Pas besoin de solliciter des “réadhésions”, comme ce serait le cas si la Flandre proclamait unilatéralement son indépendance. Bref, les rattachistes wallons ont applaudi des deux mains à l’idée de Bart De Wever, eux qui rêvent d’une Wallonie en tant que département français. On notera au passage que le Rassemblement Wallonie France (RWF) de Gendebien se maintient à peu près via un site internet alimenté tous les jours. “ Mais il n’y a pas de mouvement structuré. Et les relations actuelles ne sont pas bonnes. L’animateur vedette Laurent Ruquier vient de traiter les Belges de salopards parce qu’ils n’ont pas donné 12 points à la France à l’Eurovision. Et la défaite de l’équipe de France de football a donné lieu à un déferlement de moqueries de la part des Belges”, déplore Jules Gheude.

Incompréhension

Le rattachement à la France est bien loin de toute réalité et celui de la Flandre aux Pays-Bas l’est en fait encore plus. “C’est un débat qui ne se pose pas pour la toute grande majorité des Flamands et une question qui n’existe pas sauf pour une toute petite minorité”, pose le politologue Carl Devos de l’Université de Gand. L’orangisme, comme on le nomme parfois, est un courant beaucoup plus petit que le rattachisme wallon, estime Carl Devos. “ L’un ou l’autre politique défend cette idée de longue date comme le socialiste Louis Tobback. On ignorait que Bart De Wever avait aussi ce plan en tête. La N-VA est un parti séparatiste qui veut une Flandre indépendante. On sait aujourd’hui que cette démarche confédérale a avancé sans aboutir lors des négociations entre De Wever et Paul Magnette. Et là, De Wever voudrait non pas l’indépendance mais que la Flandre soit une partie des Pays-Bas. La question, c’est “Monsieur De Wever, que voulez-vous?”, soupire le politologue.

“Bon, on dira que ce sont les vacances d’été. C’est vraiment bizarre. Mais ça n’a pas donné lieu à un grand débat en Flandre. Ce scénario, c’est de la science-fiction qui ne se produira jamais”, tranche Carl Devos. Car paradoxalement la majorité des personnes en Flandre ont un sentiment d’identité multiple, à la fois flamande et belge. Le phénomène est très curieux. “ Malgré les scores très élevés des deux partis ouvertement séparatistes que sont le Vlaams Belang et la N-VA, leurs électeurs en général ne veulent pourtant pas se séparer de la Belgique, relève Carl Devos.
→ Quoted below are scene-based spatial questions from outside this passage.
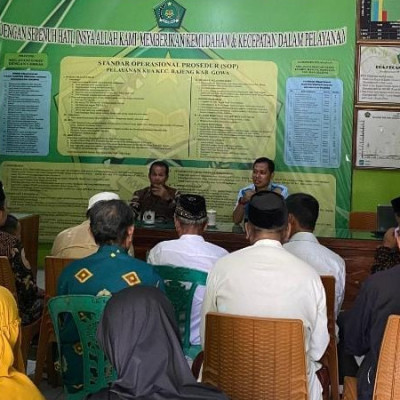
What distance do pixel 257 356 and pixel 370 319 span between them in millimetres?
426

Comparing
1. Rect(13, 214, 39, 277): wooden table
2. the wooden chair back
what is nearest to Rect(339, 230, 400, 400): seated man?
the wooden chair back

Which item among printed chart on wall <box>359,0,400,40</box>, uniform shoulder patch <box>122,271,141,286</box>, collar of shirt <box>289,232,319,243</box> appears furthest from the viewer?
printed chart on wall <box>359,0,400,40</box>

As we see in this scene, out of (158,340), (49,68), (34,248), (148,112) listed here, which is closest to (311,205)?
(158,340)

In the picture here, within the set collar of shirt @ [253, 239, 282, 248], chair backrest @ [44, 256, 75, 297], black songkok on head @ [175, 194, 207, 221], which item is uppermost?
black songkok on head @ [175, 194, 207, 221]

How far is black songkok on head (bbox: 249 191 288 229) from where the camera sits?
8.20ft

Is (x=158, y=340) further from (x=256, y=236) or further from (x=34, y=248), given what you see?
(x=34, y=248)

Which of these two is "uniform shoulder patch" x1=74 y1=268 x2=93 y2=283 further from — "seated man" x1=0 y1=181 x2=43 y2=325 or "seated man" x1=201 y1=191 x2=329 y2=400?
"seated man" x1=0 y1=181 x2=43 y2=325

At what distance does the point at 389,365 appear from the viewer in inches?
75.1

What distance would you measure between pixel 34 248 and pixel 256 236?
10.7 feet

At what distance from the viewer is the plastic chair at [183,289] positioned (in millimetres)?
2855

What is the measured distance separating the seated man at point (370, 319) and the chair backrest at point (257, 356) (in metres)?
0.25

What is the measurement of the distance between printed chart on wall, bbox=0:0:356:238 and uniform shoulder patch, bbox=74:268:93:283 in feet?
12.7

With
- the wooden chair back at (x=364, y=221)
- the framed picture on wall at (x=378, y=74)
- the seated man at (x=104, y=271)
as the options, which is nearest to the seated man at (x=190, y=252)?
the seated man at (x=104, y=271)

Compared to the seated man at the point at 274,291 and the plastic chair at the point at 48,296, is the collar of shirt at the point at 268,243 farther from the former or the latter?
the plastic chair at the point at 48,296
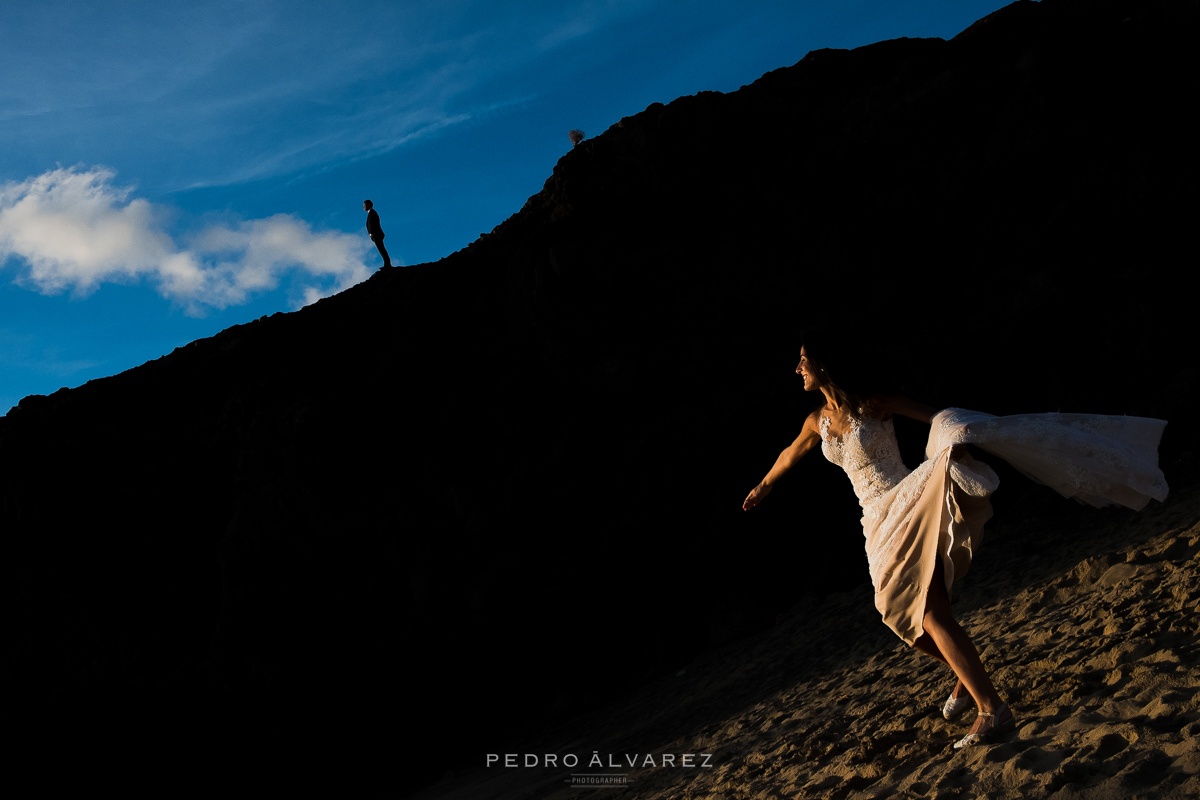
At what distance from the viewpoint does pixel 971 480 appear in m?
3.00

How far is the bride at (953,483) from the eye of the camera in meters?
3.04

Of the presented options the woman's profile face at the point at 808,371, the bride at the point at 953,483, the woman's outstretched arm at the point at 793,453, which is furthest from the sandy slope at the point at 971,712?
the woman's profile face at the point at 808,371

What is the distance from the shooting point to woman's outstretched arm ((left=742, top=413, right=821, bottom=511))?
3673 mm

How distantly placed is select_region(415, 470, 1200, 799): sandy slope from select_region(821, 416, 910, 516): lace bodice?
998mm

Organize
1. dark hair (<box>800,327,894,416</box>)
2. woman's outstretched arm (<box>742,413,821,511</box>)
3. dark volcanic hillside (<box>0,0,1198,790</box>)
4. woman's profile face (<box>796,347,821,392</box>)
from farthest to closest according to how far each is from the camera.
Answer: dark volcanic hillside (<box>0,0,1198,790</box>) < woman's outstretched arm (<box>742,413,821,511</box>) < woman's profile face (<box>796,347,821,392</box>) < dark hair (<box>800,327,894,416</box>)

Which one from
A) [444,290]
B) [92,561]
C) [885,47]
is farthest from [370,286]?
[885,47]

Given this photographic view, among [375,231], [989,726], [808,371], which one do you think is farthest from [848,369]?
[375,231]

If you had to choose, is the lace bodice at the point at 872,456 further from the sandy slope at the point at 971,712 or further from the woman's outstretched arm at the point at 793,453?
the sandy slope at the point at 971,712

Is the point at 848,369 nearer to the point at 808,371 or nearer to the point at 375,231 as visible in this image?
the point at 808,371

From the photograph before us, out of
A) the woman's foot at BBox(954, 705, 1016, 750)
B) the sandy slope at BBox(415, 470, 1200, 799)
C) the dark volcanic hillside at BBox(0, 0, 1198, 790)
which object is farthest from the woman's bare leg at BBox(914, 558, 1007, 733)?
the dark volcanic hillside at BBox(0, 0, 1198, 790)

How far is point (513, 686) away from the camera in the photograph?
314 inches

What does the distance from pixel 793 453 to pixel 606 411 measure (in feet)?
15.2

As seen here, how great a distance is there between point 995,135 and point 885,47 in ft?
4.88

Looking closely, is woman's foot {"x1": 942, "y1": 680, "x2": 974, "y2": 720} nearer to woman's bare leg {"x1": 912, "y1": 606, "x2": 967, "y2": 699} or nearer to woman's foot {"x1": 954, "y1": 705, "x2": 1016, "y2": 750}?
woman's bare leg {"x1": 912, "y1": 606, "x2": 967, "y2": 699}
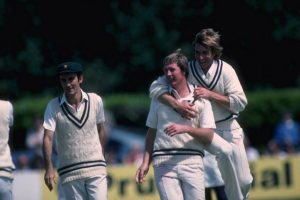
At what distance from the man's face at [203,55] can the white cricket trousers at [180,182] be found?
1.15m

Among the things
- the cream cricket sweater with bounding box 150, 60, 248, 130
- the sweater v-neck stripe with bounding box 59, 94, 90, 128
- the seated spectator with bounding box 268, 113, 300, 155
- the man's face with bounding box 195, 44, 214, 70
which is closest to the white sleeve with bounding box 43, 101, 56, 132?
the sweater v-neck stripe with bounding box 59, 94, 90, 128

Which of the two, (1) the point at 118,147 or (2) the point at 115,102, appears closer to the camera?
(1) the point at 118,147

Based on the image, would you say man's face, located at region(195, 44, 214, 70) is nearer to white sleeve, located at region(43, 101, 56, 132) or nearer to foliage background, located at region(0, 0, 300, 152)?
white sleeve, located at region(43, 101, 56, 132)

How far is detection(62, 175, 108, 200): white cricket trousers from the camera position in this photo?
13.7 m

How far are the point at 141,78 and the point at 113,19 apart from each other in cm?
1104

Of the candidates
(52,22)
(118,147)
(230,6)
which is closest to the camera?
(230,6)

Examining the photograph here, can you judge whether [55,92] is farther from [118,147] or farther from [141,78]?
[118,147]

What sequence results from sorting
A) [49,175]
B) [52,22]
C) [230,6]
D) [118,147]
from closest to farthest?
[49,175] < [230,6] < [52,22] < [118,147]

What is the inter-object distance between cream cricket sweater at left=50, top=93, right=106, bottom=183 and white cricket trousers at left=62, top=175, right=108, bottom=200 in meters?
0.05

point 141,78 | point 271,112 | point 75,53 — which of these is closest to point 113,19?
point 75,53

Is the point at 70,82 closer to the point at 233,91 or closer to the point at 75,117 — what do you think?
the point at 75,117

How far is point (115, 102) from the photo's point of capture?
38.1 metres

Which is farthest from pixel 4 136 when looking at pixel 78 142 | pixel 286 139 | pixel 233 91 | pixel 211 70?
pixel 286 139

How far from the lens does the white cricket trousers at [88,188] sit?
13.7m
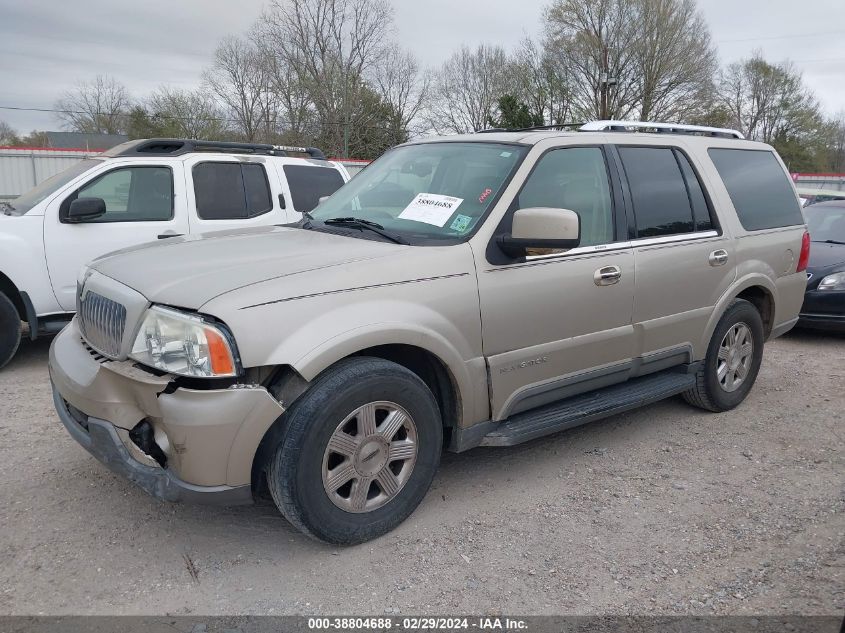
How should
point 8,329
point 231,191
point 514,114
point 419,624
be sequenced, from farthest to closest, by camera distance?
point 514,114, point 231,191, point 8,329, point 419,624

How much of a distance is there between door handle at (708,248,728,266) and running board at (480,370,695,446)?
30.0 inches

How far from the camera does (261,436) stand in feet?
9.14

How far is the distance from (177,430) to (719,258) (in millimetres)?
3590

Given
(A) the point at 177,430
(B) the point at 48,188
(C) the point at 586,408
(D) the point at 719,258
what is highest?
(B) the point at 48,188

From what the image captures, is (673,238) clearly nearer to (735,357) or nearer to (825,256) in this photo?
(735,357)

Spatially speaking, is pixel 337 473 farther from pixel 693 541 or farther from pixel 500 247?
pixel 693 541

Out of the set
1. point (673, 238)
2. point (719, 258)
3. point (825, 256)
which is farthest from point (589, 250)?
point (825, 256)

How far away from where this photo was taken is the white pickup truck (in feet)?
19.1

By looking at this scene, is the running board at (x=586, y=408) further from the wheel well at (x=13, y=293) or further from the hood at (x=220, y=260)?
the wheel well at (x=13, y=293)

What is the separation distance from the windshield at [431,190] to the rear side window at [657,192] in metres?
0.88

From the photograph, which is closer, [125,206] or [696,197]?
[696,197]

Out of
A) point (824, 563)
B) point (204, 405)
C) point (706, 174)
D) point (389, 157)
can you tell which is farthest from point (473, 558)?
point (706, 174)

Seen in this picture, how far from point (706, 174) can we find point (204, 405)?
3673mm

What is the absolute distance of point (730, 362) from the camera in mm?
5023
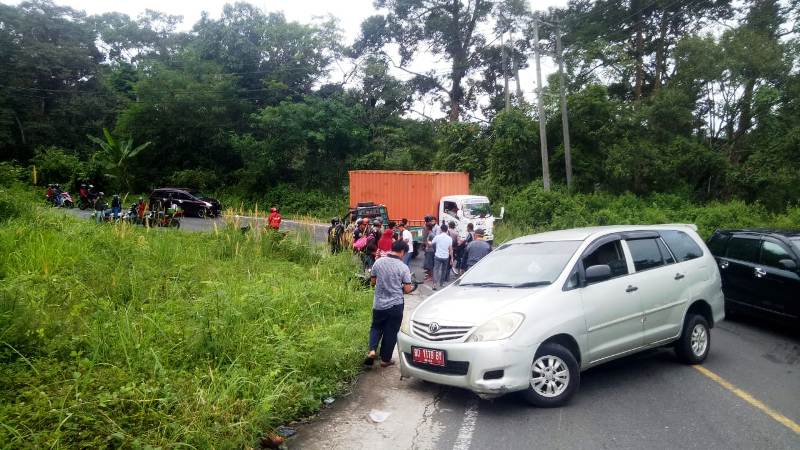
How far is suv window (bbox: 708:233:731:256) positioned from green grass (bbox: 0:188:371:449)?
6146 millimetres

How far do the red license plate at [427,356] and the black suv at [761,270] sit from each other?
5.65m

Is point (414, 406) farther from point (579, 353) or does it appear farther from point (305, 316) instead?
point (305, 316)

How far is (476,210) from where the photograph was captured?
18000mm

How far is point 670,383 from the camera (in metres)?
5.75

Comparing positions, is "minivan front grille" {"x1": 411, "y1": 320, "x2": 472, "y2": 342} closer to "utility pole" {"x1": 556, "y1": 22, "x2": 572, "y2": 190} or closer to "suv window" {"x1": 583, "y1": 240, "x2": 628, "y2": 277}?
"suv window" {"x1": 583, "y1": 240, "x2": 628, "y2": 277}

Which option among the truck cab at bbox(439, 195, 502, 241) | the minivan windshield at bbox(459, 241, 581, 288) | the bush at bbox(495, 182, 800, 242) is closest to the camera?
the minivan windshield at bbox(459, 241, 581, 288)

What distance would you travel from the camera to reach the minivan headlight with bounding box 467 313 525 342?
4.92 metres

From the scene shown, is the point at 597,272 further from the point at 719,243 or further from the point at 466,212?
the point at 466,212

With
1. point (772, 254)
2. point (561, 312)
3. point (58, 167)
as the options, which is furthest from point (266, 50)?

Tous les sondages l’indiquent. L’immense majorité des Flamands ne veulent en fait pas quitter la Belgique.

Retour vers le passé

Je suis belgiciste. La Belgique est un État qui sait vivre ensemble sans violence. Le mouvement flamand d’émancipation est par ailleurs tout à fait légitime”, confirme Geert van Istendael qui déplore pourtant qu’en 1830, on ait raté la constitution d’un État plurilingue réunissant la Belgique, les Pays-Bas et le Luxembourg. “Mais un retour vers le passé est impossible. Les deux États se sont développés très différemment au niveau culturel, social et économique. Ces Pays-Bas réunis, c’est une histoire de fous.  Le rêve de Bart De Wever n’a pas de sens. Les Flamands comme lui ont une mentalité de caliméro, d’éternelle victime. Dans cette configuration avec les Pays-Bas, les Flamands seraient éternellement une minorité.  Je constate que ces dernières années, la Flandre et la Hollande ne se regardent plus. Beaucoup de Flamands ne font même plus aucun effort pour parler un néerlandais convenable. J’ai en fait la conviction intime que Flamands et Wallons sont très semblables alors que les Néerlandais, même ceux du Brabant du Nord, sont très différents. On a habité ensemble pendant 190 ans.

Mais en fait qu’est-ce qui différencie un Hollandais et un Flamand? “Les Hollandais disent clairement et nettement ce qu’ils pensent. Les Flamands les trouvent brutaux pour cette raison. C’est une différence très marquée. Et puis, aux Pays-Bas, l’État est la propriété des citoyens tandis qu’en Belgique l’État, c’est l’ennemi. Enfin l’urbanisme est complètement opposé. La Hollande, qui est très peuplée, est ordonnée tandis qu’en Belgique tout est éparpillé et désordonné. Pour toutes ces raisons et d’autres, les relations entre la Flandre et les Pays-Bas sont en réalité horriblement compliquées.”